> [Available data]
□ □ □ □ □
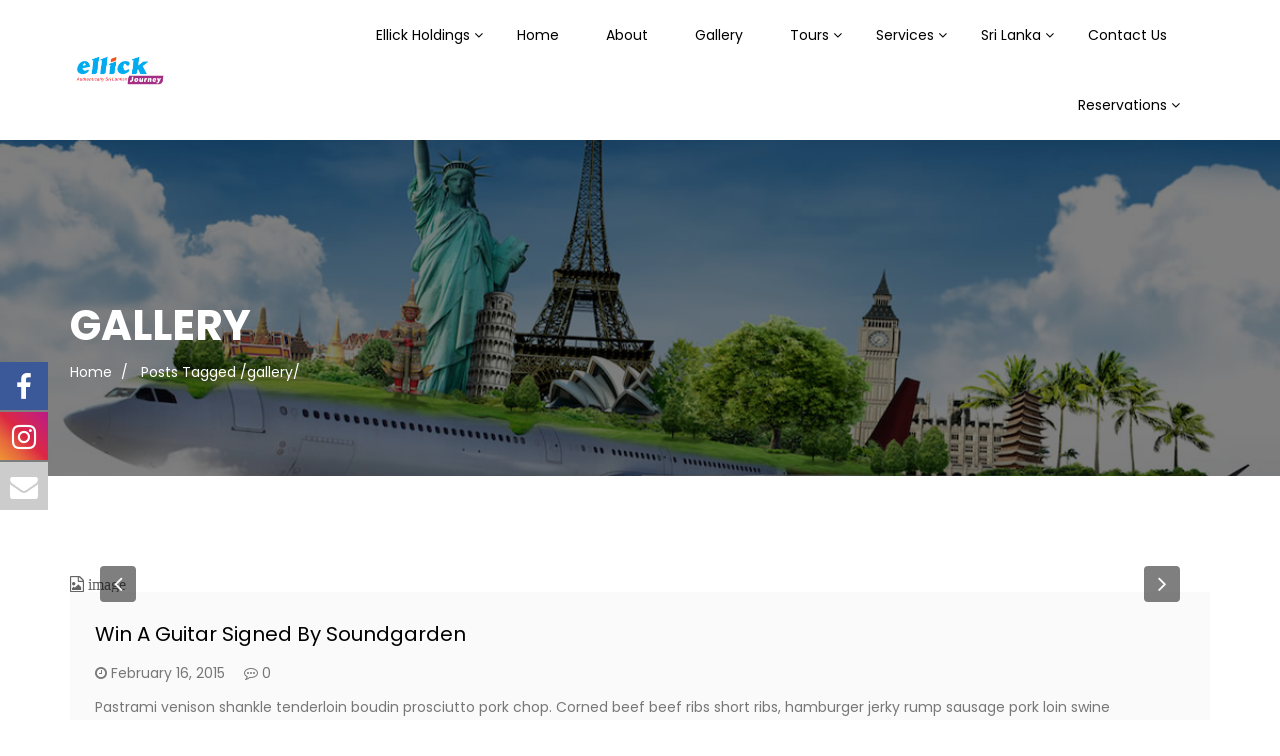

--- FILE ---
content_type: text/html; charset=utf-8
request_url: https://www.google.com/recaptcha/api2/aframe
body_size: 268
content:
<!DOCTYPE HTML><html><head><meta http-equiv="content-type" content="text/html; charset=UTF-8"></head><body><script nonce="f9HIrE1klqDF5vPL-6FXBg">/** Anti-fraud and anti-abuse applications only. See google.com/recaptcha */ try{var clients={'sodar':'https://pagead2.googlesyndication.com/pagead/sodar?'};window.addEventListener("message",function(a){try{if(a.source===window.parent){var b=JSON.parse(a.data);var c=clients[b['id']];if(c){var d=document.createElement('img');d.src=c+b['params']+'&rc='+(localStorage.getItem("rc::a")?sessionStorage.getItem("rc::b"):"");window.document.body.appendChild(d);sessionStorage.setItem("rc::e",parseInt(sessionStorage.getItem("rc::e")||0)+1);localStorage.setItem("rc::h",'1768819935584');}}}catch(b){}});window.parent.postMessage("_grecaptcha_ready", "*");}catch(b){}</script></body></html>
□ □ □ □ □
A bare number is the whole answer: how many lines in the entries contain "html"?

> [Response to this exercise] 2